Beda Venerabilis
Catena Aurea · Markusevangelium 10
17 Als er sich auf den Weg machte, lief jemand auf ihn zu, fiel vor ihm auf die Knie und fragte ihn: Guter Meister, was muss ich tun, um das ewige Leben zu erlangen? 18 Jesus antwortete ihm: Was nennst du mich gut? Niemand ist gut außer Gott allein. 19 Die Gebote kennst du: Du sollst nicht töten, du sollst nicht ehebrechen, du sollst nicht stehlen, du sollst kein falsches Zeugnis geben, du sollst niemand berauben, ehre deinen Vater und deine Mutter. 20 Er antwortete ihm: Meister, das alles habe ich von meiner Jugend an befolgt. 21 Da sah Jesus ihn an, gewann ihn lieb und sagte zu ihm: Eines fehlt dir noch.
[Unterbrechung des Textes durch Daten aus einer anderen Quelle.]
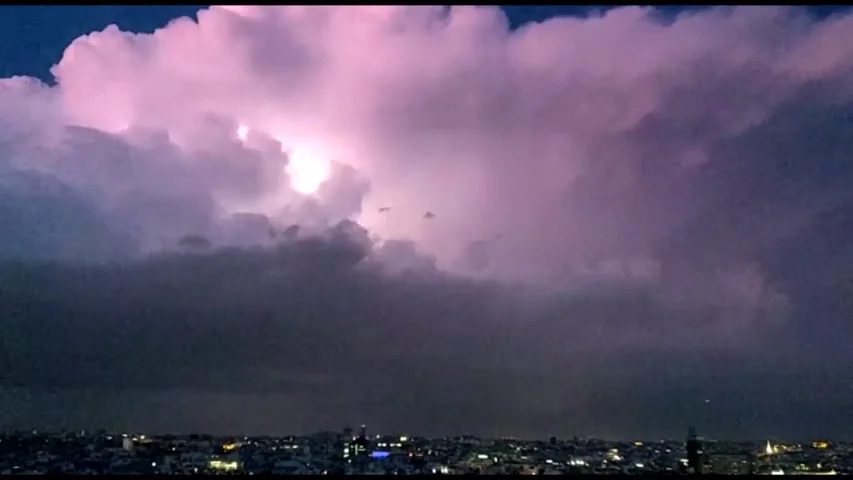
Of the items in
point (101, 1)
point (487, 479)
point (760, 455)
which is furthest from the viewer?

Geh, verkaufe alles, was du hast, und gib es den Armen; so wirst du einen Schatz im Himmel haben; dann komm und folge mir nach. 22 Bei diesem Wort wurde der Mann betrübt und ging traurig davon; denn er besaß viele Güter. 23 Da blickte Jesus um sich und sagte zu seinen Jüngern: Wie schwer werden die Reichen in das Reich Gottes kommen! 24 Die Jünger aber erschraken über seine Worte. Da wandte sich Jesus noch einmal an sie und sagte: Kinder, wie schwer ist es, in das Reich Gottes zu kommen! 25 Leichter geht ein Kamel durch ein Nadelöhr, als dass ein Reicher in das Reich Gottes gelangt. 26 Da erschraken sie noch viel mehr und sagten zueinander: Wer kann dann gerettet werden? 27 Jesus blickte sie an und sagte: Bei Menschen ist das unmöglich, doch nicht bei Gott; denn bei Gott ist alles möglich.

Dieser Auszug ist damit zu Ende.